## EXERCISE 1
Decide whether each statement below agrees with the passage on Picasso and literature, and answer yes or no for each, quoting the deciding words of the passage. (a) Max Jacob helped Picasso learn French. (b) Gertrude Stein was Picasso's first patron. (c) Pierre Reverdy wrote the scenario of the Parade ballet.
## EXERCISE 2
Transcribe the passage on Picasso and literature word for word, everything from "André Salmon was" down to "sets and costumes.".

[BEGIN DOCUMENT SEGMENT]

Involvement with literature

Guillaume Albert Apollinaire Calligram

Arriving in Paris at the dawn of the 20th century, Picasso soon met and associated with a variety of modernist writers. Poet and artist Max Jacob was one of the first friends Picasso made in Paris, and it was Jacob who helped the young artist learn French.[3] Jacob let a poverty-stricken Picasso share his room (and bed) for a period before Picasso moved to Le Bateau-Lavoir.[4][5][a] Through Max Jacob, Picasso met one of the most popular members of the Parisian artistic community; writer, poet, novelist, and art critic Guillaume Apollinaire, who encouraged the new-wave of artists to "innovate violently!"[6] Picasso was the focus of Apollinaire's first important works of art criticism—his 1905 pieces on Picasso also provided the artist with his earliest major coverage in the French press[7]—and Picasso highly treasured Apollinaire's gift of the original manuscript of his outrageous pornographic novel Les Onze Mille Verges, published in 1907.[8]

American art collector and writer of experimental novels, poetry and plays, Gertrude Stein was the artist's first patron.[9] Picasso attended gatherings at Stein's Paris home, with regular guests including high-profile writers such as James Joyce, Ernest Hemingway, and F. Scott Fitzgerald.[10]

André Salmon was another poet, art critic and writer associated with Picasso. Salmon organized the 1916 exhibition where Les Demoiselles d'Avignon was first shown.[11] The artist also collaborated with poet Pierre Reverdy,[12] with whom he later produced a book of poems Le Chant des Morts (The Song of the Dead), a response to the barbarity of war;[13] novelist and poet Blaise Cendrars;[12][b] and Jean Cocteau, who wrote the scenario of the Parade ballet for which Picasso designed sets and costumes.

[END DOCUMENT SEGMENT]
[BEGIN DATA LISTING]

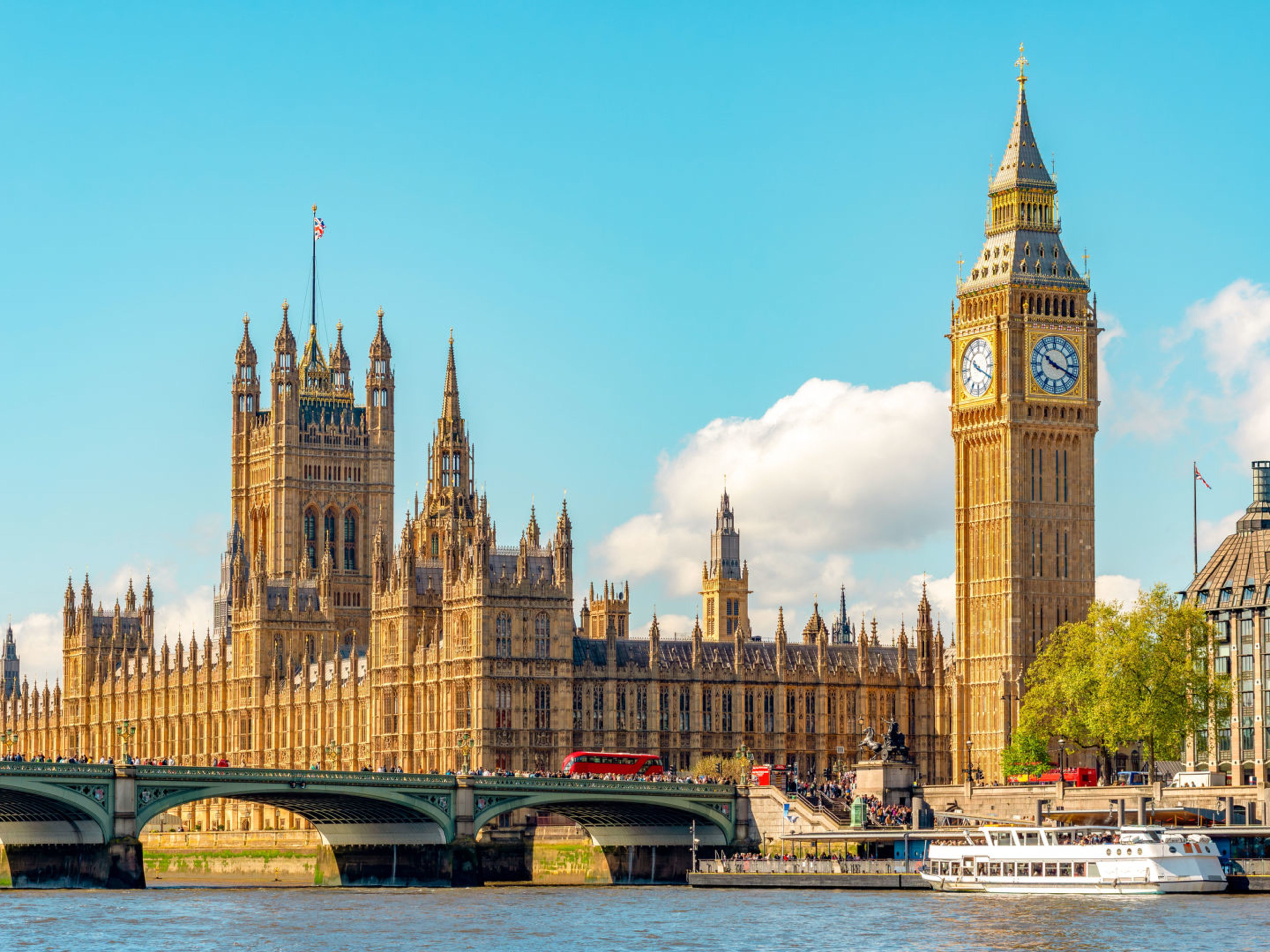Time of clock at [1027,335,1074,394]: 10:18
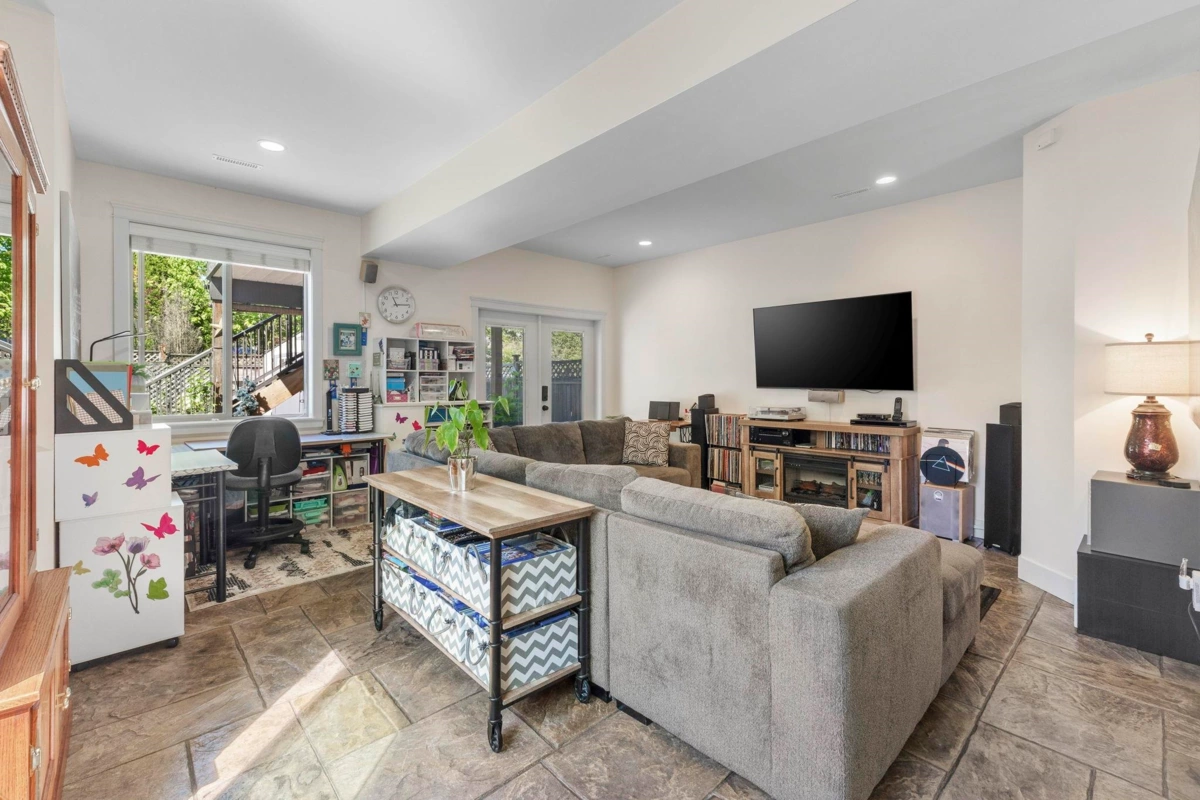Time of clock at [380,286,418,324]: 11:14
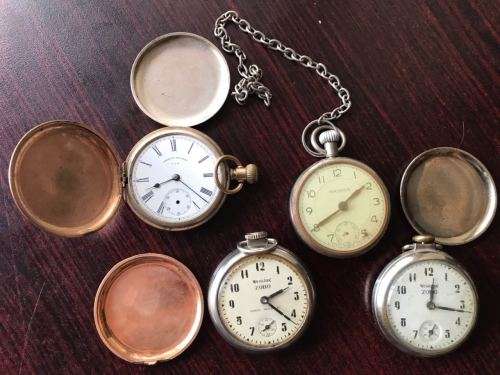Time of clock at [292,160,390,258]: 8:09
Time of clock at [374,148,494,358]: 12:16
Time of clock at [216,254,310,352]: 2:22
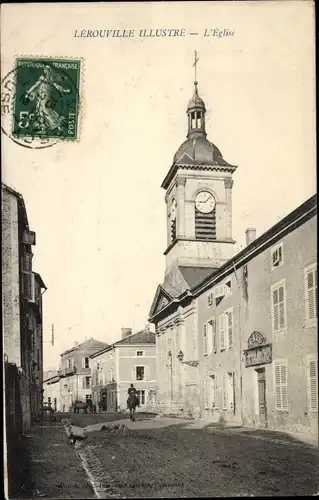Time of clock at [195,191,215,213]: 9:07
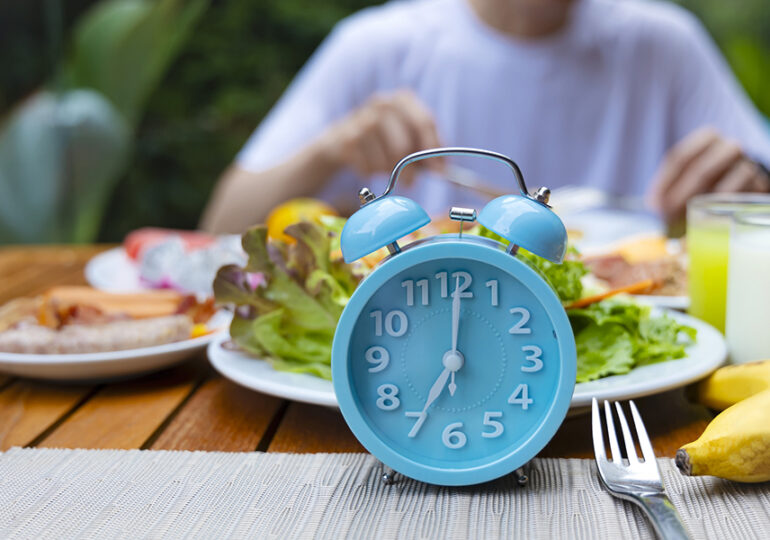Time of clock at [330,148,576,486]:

[END DATA LISTING]

## EXERCISE ANSWER 1
(a) Yes: "it was Jacob who helped the young artist learn French."
(b) Yes: "Gertrude Stein was the artist's first patron."
(c) No: "Jean Cocteau, who wrote the scenario of the Parade ballet for which Picasso designed sets and costumes."

## EXERCISE ANSWER 2
André Salmon was another poet, art critic and writer associated with Picasso. Salmon organized the 1916 exhibition where Les Demoiselles d'Avignon was first shown.[11] The artist also collaborated with poet Pierre Reverdy,[12] with whom he later produced a book of poems Le Chant des Morts (The Song of the Dead), a response to the barbarity of war;[13] novelist and poet Blaise Cendrars;[12][b] and Jean Cocteau, who wrote the scenario of the Parade ballet for which Picasso designed sets and costumes.